>> Begin DOCUMENT EXCERPT

If your project uses a PRE-BUILD script to set up the environment, please be referred to subsection Explicit Include.
For a detailed explanation about how to use the TSL in your project code, see subsection Code Example.

CMake Integration

Assuming you have the following existing project structure:

project
|   CMakeLists.txt          #<-- top level CMakelists.txt of the project
|   Readme.md
|
+--+src
|  |   ...
|
+--+include
|  |   ...
|
+--+libs
+--+tools
   |
   +--+tsl
      |   main.py           #<-- TSL Generator script
      |   CMakeLists.txt    #<-- TSL Generator CMakelists.txt
      |
      +--+generator
      |
      +--+primitive_data

In the given scenario, ./libs contains third-party library code, and ./tools contains third-party tools and scripts. The TSL generator was added as git submodule, subtree or simply as a sub repository to ./tools/tsl. As you may have noticed, in the top-level directory of the TSL Generator, there is a tsl.cmake file. This can be directly used within your project top-level CMakeLists:

cmake_minimum_required(VERSION 3.16)
project(<PROJECTNAME>)
# ...
#Include the TSL cmake file.
include(tools/tsl/tsl.cmake)
#tsl.cmake exports a function which can should be used to generate the TSL
create_tsl(
  TSLGENERATOR_DIRECTORY "${CMAKE_CURRENT_SOURCE_DIR}/tools/tsl"
  DESTINATION "${CMAKE_CURRENT_BINARY_DIR}/tools/tsl"
)

target_include_directories(<target> PUBLIC ${TSL_INCLUDE_DIRECTORY} <target_includes>...) #[1] see explanation below
target_link_libraries(<target> INTERFACE tsl)                                             #[2] ======== "" =========

The create_tsl function has the following signature:

create_tsl(
  [<WORKAROUND_WARNINGS>    BOOL            ] # = FALSE
  [<USE_CONCEPTS>           BOOL            ] # = FALSE
  [<CREATE_TESTS>           BOOL            ] # = FALSE
  [<DRAW_TEST_DEPENDENCIES> BOOL            ] # = FALSE
  [<TSLGENERATOR_DIRECTORY> STRING          ] # = "${CMAKE_CURRENT_SOURCE_DIR}"
  [<DESTINATION>            STRING          ] # = "${CMAKE_CURRENT_BINARY_DIR}/generator_output"

>> End DOCUMENT EXCERPT

» REQUIRED WORK:
**A.** Shorten the paragraph in the TSL CMake integration guide that begins "In the given scenario" into a bulleted list that keeps its main facts.
**B.** Continue the TSL CMake integration guide from its last line.

>> Begin PROVIDED DATA

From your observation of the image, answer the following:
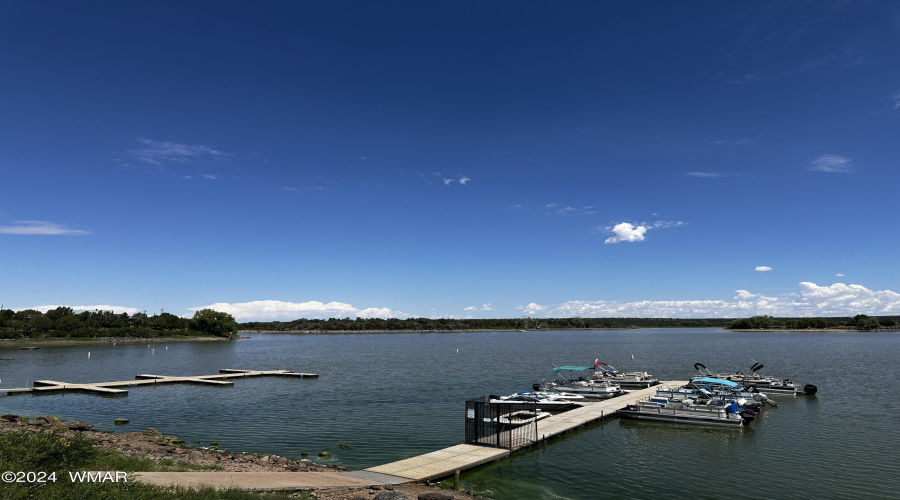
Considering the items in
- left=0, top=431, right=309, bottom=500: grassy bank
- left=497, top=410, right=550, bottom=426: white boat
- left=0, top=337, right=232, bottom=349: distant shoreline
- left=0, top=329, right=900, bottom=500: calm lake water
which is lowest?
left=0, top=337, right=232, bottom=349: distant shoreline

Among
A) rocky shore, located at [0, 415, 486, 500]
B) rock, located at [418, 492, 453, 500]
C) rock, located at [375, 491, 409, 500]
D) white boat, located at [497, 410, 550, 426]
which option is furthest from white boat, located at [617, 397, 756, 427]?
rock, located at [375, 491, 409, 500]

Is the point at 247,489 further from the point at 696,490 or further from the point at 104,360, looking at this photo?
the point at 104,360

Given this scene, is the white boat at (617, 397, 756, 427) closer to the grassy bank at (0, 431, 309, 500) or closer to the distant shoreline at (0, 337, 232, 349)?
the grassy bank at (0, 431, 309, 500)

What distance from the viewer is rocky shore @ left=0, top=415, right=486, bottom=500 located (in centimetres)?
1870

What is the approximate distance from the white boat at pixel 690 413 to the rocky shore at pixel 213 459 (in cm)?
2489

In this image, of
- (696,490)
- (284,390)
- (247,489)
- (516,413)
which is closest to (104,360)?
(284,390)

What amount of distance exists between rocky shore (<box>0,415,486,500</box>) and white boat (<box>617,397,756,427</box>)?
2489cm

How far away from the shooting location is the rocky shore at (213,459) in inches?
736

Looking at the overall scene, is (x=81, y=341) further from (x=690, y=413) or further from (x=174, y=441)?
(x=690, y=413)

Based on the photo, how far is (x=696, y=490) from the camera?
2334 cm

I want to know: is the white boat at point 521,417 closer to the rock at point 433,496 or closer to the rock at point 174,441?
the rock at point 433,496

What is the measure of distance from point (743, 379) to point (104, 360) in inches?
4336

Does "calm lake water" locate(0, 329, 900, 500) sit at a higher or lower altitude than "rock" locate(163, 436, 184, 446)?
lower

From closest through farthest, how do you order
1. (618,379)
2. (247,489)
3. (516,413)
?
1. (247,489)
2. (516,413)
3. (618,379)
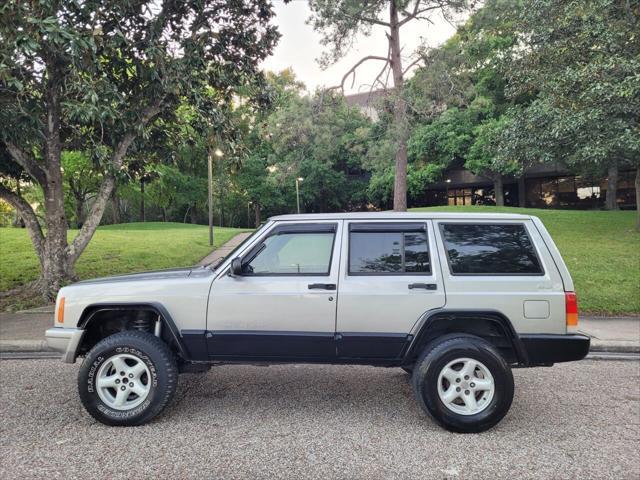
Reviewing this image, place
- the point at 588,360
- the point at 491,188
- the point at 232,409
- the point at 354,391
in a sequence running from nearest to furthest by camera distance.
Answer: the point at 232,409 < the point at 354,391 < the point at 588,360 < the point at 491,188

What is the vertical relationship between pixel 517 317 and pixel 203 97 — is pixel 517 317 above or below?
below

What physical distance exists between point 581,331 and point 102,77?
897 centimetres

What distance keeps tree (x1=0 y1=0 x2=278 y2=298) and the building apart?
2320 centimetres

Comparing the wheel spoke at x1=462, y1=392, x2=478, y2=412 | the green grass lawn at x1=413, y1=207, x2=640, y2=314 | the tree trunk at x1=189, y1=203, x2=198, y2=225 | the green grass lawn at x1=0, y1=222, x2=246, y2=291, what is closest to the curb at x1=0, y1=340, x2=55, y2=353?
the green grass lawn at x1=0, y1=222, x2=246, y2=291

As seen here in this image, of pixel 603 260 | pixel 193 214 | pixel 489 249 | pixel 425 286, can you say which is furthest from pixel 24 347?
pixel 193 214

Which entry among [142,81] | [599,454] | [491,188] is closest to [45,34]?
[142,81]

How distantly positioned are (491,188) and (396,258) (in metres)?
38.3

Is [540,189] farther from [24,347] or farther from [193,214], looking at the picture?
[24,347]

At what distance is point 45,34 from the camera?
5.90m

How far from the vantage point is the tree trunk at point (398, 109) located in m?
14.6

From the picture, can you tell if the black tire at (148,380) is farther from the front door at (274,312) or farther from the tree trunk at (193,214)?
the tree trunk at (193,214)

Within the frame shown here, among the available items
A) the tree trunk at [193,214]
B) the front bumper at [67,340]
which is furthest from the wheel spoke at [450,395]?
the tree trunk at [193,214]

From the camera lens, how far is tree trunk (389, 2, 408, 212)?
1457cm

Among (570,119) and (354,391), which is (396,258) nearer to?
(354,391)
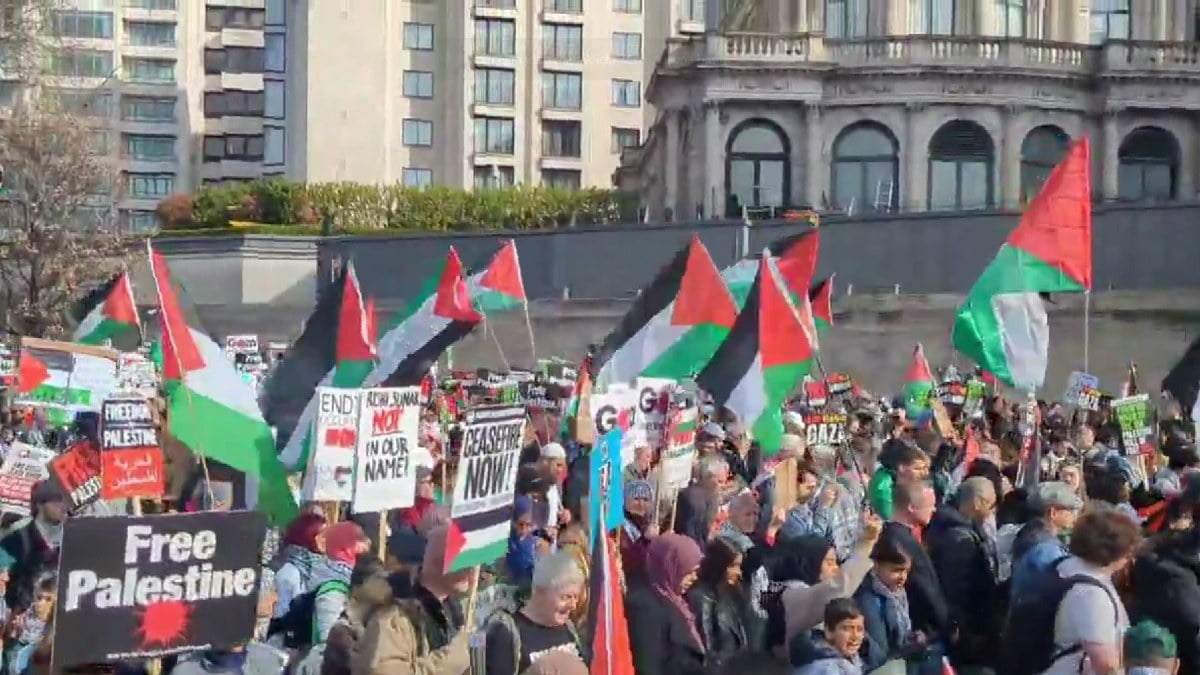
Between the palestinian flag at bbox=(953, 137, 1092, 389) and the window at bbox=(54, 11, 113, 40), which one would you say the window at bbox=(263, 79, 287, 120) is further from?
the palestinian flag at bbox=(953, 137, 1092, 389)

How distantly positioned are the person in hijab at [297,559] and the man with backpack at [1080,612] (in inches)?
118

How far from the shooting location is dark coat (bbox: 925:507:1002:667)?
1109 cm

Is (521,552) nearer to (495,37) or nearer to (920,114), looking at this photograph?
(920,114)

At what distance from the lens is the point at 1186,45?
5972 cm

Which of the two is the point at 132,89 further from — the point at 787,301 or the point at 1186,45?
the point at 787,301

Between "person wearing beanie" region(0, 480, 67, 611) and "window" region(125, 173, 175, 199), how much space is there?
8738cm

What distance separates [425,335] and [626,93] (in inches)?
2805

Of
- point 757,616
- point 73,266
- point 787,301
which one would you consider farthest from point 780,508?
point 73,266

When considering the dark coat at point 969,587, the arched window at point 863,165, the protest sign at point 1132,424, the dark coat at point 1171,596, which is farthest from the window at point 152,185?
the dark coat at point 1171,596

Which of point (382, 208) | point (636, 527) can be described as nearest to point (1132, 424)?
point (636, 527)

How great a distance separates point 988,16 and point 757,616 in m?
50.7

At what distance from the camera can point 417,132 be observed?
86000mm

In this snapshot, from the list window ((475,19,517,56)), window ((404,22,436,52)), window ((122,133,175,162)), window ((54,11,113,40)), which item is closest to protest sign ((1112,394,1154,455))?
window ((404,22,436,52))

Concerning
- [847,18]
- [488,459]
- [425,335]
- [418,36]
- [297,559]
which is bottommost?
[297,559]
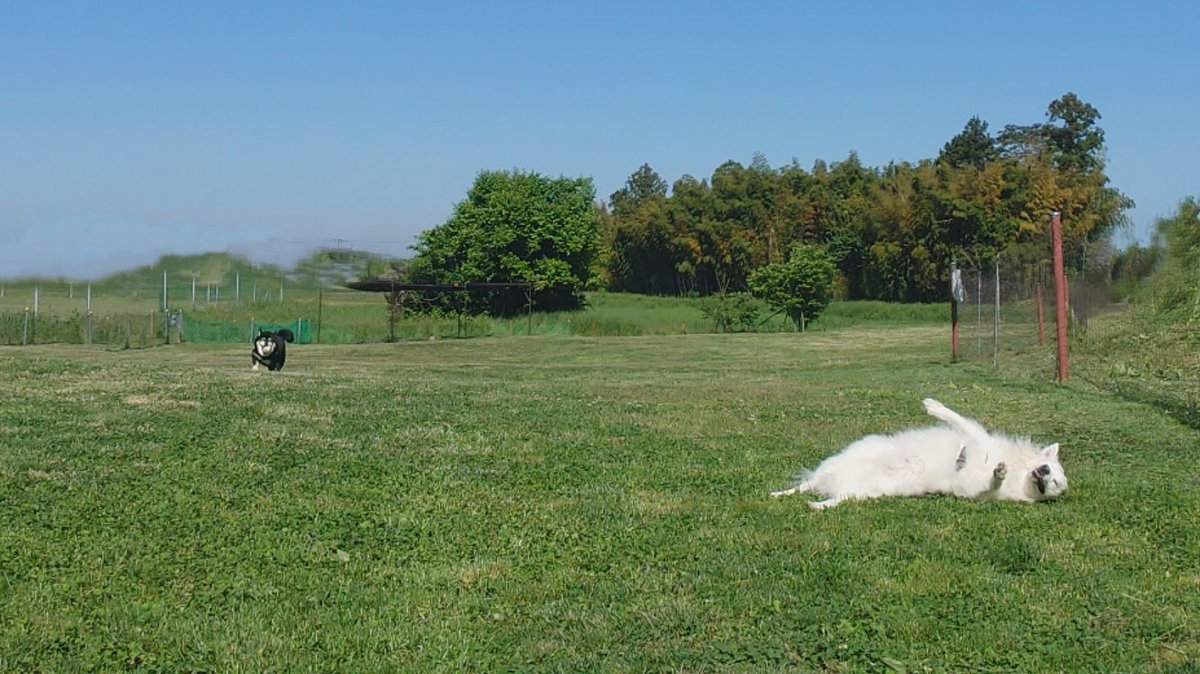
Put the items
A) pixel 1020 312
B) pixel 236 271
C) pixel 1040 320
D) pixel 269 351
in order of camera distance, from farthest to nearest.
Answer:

>> End PROVIDED DATA

» WRITTEN ANSWERS:
**A.**
- ./libs holds third-party library code.
- ./tools holds third-party tools and scripts.
- The TSL generator sits in ./tools/tsl, added as a git submodule, a subtree, or a sub repository.
- The generator's top-level directory contains a tsl.cmake file.
- That file can be used directly in the project's top-level CMakeLists.

**B.**
  [<TARGET_FLAGS>           <item STRING>...] # = UNDEFINED
  [<APPEND_TARGETS_FLAGS>   <item STRING>...] # = UNDEFINED
  [<PRIMITIVES_FILTER>      <item STRING>...] # = UNDEFINED
  [<DATATYPES_FILTER>       <item STRING>...] # = UNDEFINED
  [<LINK_OPTIONS>           <item STRING>...] # = UNDEFINED
  [<GENERATOR_OPTIONS>      <item STRING>...] # = UNDEFINED
)

Parameters

Options: (be aware, that these are not variables but options; so if they are specified, the value will be TRUE implicitly)
WORKAROUND_WARNINGS: Control, whether warnings should be emitted, if a primitive is used, that is not directly backed up by the hardware.
USE_CONCEPTS: By default, the TSL generator will determine whether C++20-concepts are supported by your compiler. However, if you want to disable them, you can use this flag.
CREATE_TESTS: The TSL contains test-cases for many of the provided primitives. If you want the tests to be generated and build, set the value to TRUE.
DRAW_TEST_DEPENDENCIES: You can let the TSL generator draw a dependency graph of the implemented primitive-tests.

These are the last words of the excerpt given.